Three Year 13 boys used to life on-farm and problems encountered in everyday dairying have used their initiative to solve a simple-yet-frustrating occurrence during calving.
Most farmers will admit calving is not the easiest time of year – and catching newborn calves to take back to the milking shed can have its dramas.
This occurrence prompted St Paul’s Collegiate students Daniel Pearse, Sanraj Dhaliwal and Douwe De Boer to come up with Gate +.
Gate + is a custom-built frame that is built to fit any already existing calf trailer. The product has two saloon-type doors that open inwards with a slight gap between them, which gives the farmer ease of pushing the calves through the doors.
The doors are spring loaded so they return shut after the calf is loaded, so the animal cannot escape and farmers can efficiently get the animal onto a trailer without using two hands – which are usually tied up lifting and holding the animal in such a situation.
Daniel says Gate + can fit already existing calf trailers. “It eliminates the problem of having to put a calf down to slide open normal gates on these type of calf trailers, which don’t always slide very easily.
“With this gate, you walk up carrying your calf and slide it straight through the springed gates that open into the trailer, and shut behind the calf automatically.
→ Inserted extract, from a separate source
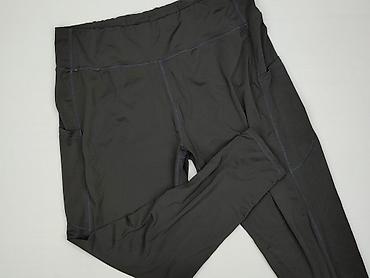 leginsy c: Legginsy Sportowe damskie, rozmiar 3XL — 1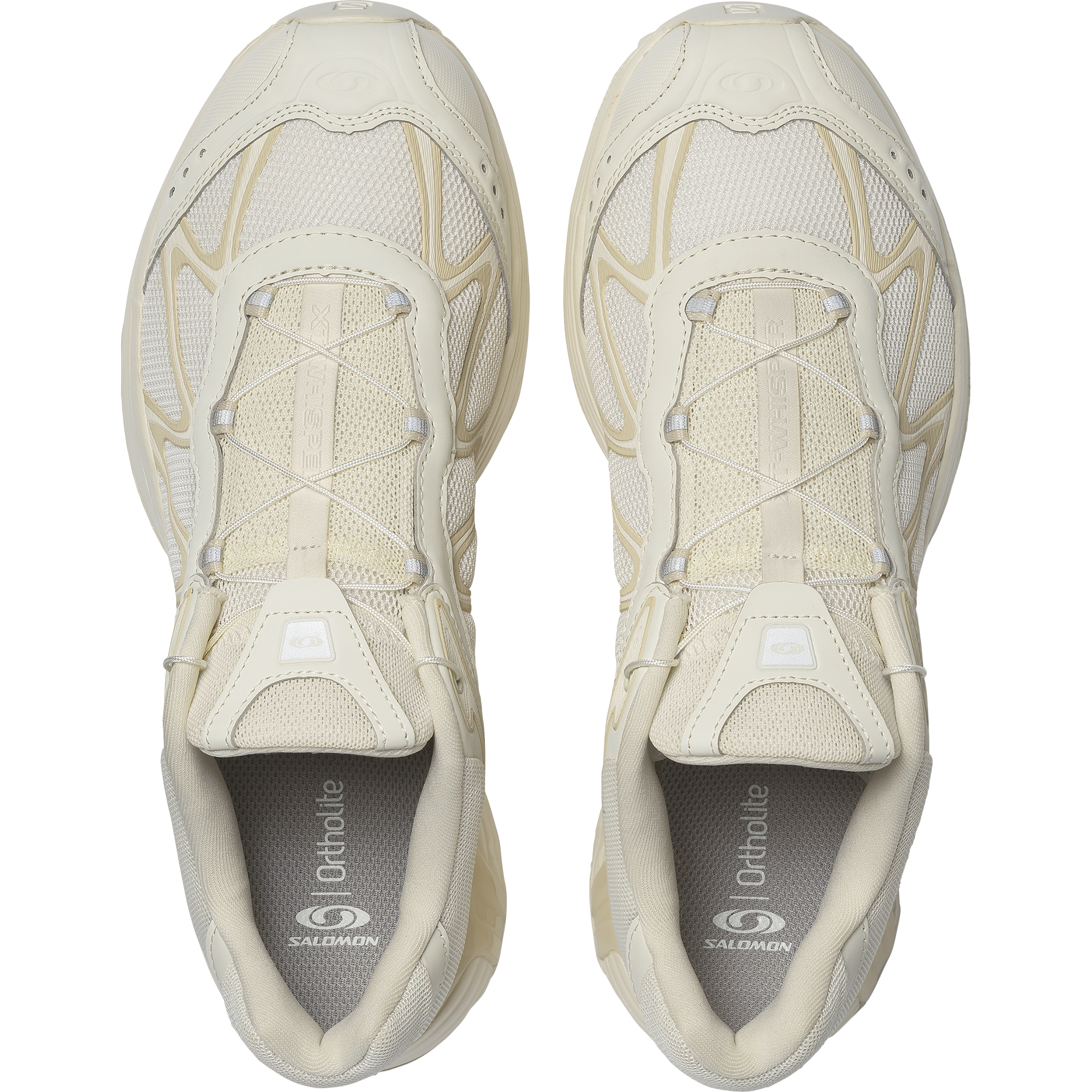 XT-WHISPER Vanilla Ice / Almond Milk / Vanilla Ice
“And with a pin holding the gate in place at one side, you can also lift this pin and open the gate as you would a normal gate to unload the calves out of the trailer.”
Daniel says the trio came up with the idea in March for their school’s innovation competition called the Crocodile Pit and came second, winning them a spot at the Innovations Tent at Fieldays.
Between the trio, they designed and welded the gate prototype at a garage at one of their homes. The boys have trialled Gate + on their families’ farms and hope to take it to market in the near future.